T. — Até ver, algumas foram porque alguns não tinham possibilidades de dar de comer aos filhos... alguns com sete e nove filhos...
T. — Tenho conhecimento que algumas famílias estavam a passar fome, pois se mesmo com o chefe de família a trabalhar já se alimentavam deficientemente...
T. — Eu sei até de um caso concreto de um trabalhador que tem 8 filhos e a fome apareceu-lhe em casa devido a este estado de coisas. E à fome que ele viu passar aos filhos levou-o a assinar a tal declaração, mas no fim a sua consciência acusou-o daquilo que ele tinha feito e acabou até por adoecer e ir para a cama, com o estado de nervos do acto que tinha cometido. Mas que foi obrigado a cometer devido à situação que tinha em casa.
R. — Este mês de Março certamente será pior já que apesar do auxílio dos trabalhadores de todo o País, o quantitativo recolhido não Chega para igualar os vencimentos e porque a firma se limitou a pagar os quatro dias de Fevereiro...
T. — Este mês pois alguns certamente ainda irão sofrer as consequências mas não tanto como até aqui, porque o próprio comércio sabendo que já estamos a trabalhar e que iremos receber no fim do mês, pois já facilitam mais o crédito.
R. — Não facilitavam?
T. — Quer dizer foram facilitando, mas havia alguns trabalhadores, por exemplo, há chefes de família que ganham 2600$00 e 2800$00, portanto o chefe de família com 3 ou 4 filhos e com mulher que não é empregada em lado nenhum, vai cavar a terra para este ou para aquele e ganha 50$00 ou 60$00, pois tendo que dar de comer a esta gente toda, tendo de pagar a renda, muitos terão a sua dividazinha aqui e ali, quando trabalham normalmente. É natural, portanto, que o próprio comércio a esses trabalhadores, quando esta situação se prolongou, tivesse de tomar posição e dizer «ó pá não».
R. — Em média qual o montante das rendas de casa aqui?
T. — Aqui na Vieira, a renda de uma casa em condições já vai muito aproximadamente a 1 000$00, mas de uma maneira geral os trabalhadores vivem em casas que não são casas em condições. Pagam duzentos ou trezentos escudos por casas antigas, casas baixinhas, sem casa de banho, sem nada.
R. — De parede?
T. — De parede, com dois ou três quartos, daqueles quartos pequeninos, sem janelas, daquele tipo de casas antigas de aldeia, dessas que estão desprezadas pelos senhorios.
R. — O sr.
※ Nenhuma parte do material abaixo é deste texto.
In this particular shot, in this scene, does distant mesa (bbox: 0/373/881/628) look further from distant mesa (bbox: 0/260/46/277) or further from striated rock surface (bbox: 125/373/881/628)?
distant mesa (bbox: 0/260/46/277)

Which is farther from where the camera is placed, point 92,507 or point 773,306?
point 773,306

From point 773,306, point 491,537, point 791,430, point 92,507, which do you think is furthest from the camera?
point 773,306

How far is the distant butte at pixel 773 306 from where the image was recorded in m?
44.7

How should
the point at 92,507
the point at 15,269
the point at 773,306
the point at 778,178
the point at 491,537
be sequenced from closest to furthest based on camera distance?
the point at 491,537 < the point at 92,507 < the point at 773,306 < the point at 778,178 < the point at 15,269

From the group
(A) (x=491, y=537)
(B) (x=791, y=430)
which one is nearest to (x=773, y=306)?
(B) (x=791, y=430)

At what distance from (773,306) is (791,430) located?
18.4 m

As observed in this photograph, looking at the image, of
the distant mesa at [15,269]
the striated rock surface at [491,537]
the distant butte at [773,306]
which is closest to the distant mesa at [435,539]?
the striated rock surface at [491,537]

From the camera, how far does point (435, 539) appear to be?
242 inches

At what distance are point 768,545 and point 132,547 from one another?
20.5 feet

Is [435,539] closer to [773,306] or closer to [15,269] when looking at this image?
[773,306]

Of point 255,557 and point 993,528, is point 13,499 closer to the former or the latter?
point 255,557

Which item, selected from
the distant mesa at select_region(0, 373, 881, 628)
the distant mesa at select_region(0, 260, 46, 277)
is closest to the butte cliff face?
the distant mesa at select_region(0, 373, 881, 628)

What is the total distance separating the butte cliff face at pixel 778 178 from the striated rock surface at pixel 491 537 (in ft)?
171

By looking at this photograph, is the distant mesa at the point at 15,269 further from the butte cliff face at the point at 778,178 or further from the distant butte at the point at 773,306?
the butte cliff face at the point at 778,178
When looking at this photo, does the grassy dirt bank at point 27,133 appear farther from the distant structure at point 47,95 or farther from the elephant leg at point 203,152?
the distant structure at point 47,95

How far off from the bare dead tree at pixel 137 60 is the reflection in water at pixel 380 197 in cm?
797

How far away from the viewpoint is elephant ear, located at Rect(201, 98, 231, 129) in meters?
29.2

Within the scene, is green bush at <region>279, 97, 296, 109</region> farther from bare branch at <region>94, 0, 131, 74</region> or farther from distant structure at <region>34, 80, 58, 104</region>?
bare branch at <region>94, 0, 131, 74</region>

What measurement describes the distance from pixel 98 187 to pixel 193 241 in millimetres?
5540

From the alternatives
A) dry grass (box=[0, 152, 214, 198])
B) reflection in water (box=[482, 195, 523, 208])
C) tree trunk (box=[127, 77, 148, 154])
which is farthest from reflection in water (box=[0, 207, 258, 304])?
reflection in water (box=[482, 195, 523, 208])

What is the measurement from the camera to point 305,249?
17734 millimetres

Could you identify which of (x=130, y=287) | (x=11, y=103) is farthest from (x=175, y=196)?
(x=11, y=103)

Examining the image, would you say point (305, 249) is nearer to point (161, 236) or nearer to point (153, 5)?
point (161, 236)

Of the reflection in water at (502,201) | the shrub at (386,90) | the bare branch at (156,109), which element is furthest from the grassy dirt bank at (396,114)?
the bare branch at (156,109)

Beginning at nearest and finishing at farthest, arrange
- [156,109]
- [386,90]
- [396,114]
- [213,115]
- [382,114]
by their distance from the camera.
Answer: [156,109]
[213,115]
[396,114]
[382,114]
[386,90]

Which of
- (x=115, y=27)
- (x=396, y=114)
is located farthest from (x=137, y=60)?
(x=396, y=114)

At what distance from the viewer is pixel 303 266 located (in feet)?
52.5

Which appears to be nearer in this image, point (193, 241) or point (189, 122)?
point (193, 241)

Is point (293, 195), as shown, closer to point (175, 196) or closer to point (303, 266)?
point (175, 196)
Féteira tem muitas casas alugadas a trabalhadores.
T. — Pelo menos tinha; ultimamente tem estado a vendê-las.
R. — Têm 13.º mês?
T. — Temos pelo contrato mas é meio mês de subsídio pelo Natal. Espera-se que com o novo contrato seja alterado para um mês.
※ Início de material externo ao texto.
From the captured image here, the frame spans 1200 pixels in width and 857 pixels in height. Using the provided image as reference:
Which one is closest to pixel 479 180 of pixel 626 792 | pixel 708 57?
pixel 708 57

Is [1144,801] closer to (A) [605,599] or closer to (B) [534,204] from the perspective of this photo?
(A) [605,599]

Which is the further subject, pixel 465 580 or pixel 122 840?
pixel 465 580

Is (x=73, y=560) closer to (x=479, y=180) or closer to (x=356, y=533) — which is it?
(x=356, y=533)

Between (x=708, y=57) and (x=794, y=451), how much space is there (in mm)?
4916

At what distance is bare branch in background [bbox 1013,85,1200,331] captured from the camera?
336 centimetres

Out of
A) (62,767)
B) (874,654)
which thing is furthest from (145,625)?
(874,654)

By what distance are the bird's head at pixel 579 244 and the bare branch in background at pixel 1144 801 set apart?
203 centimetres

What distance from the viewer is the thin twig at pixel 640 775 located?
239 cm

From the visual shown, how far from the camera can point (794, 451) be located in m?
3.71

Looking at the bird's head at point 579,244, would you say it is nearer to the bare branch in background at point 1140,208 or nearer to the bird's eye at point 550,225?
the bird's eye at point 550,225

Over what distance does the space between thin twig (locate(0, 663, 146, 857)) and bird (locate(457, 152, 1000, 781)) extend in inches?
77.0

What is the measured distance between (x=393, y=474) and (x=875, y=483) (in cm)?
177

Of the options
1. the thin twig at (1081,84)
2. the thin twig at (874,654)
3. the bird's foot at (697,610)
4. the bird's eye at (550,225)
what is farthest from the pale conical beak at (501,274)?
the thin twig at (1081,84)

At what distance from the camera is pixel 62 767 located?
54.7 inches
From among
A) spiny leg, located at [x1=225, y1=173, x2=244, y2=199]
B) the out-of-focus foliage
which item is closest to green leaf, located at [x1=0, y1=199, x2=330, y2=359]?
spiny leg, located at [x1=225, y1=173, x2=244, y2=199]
T. — Em relação a este subsídio é de salientar que temos cá um colega com mais de 40 anos de casa e a primeira vez que recebeu qualquer coisa pelo Natal foi porque de facto o contrato de 1972 o trouxe. Em 40 anos de casa nunca recebeu um tostão de subsídio.
R. — O patrão nunca deu qualquer coisa?
T. — Não, nada.
T. — Dava apenas aos chefes de secção aquilo que ele chamava as broas de Natal e mesmo a esses chefes de secção havia discriminação. A uns dava mil, a outros quinhentos, a outros cem, a outros trezentos, conforme entendia. Durante alguns anos foi apenas o que deu. Aos trabalhadores nunca deu um tostão que não fosse obrigado pelo contrato.
T. — Só tirava a pele e parte da carne e tudo. Deixou os ossos porque vamos a ver ainda...
T. — Sempre que se andava em negociações de contrato, ele antecipava-se para que os trabalhadores fizessem acordos de trabalho com a firma para receberem menos do que aquilo que o contrato trouxesse.
R. — Já era hábito?
T. — Já, já. Quando foi do contrato de 1971 até mandou os chefes de secção com listas pelas diversas secções a pedir aos trabalhadores para porem lá a assinatura a dizerem que só queriam 20 % de aumento e se desvinculavam do contrato.
R. — Então já é uma manobra velha?! E resultou em 1971?
T. — Bom, não. Aliás ele obteve muitas assinaturas. Houve só meia dúzia de trabalhadores que não assinaram. Mas como aquilo era uma coisa ilegal, acabou por não ter validade nenhuma.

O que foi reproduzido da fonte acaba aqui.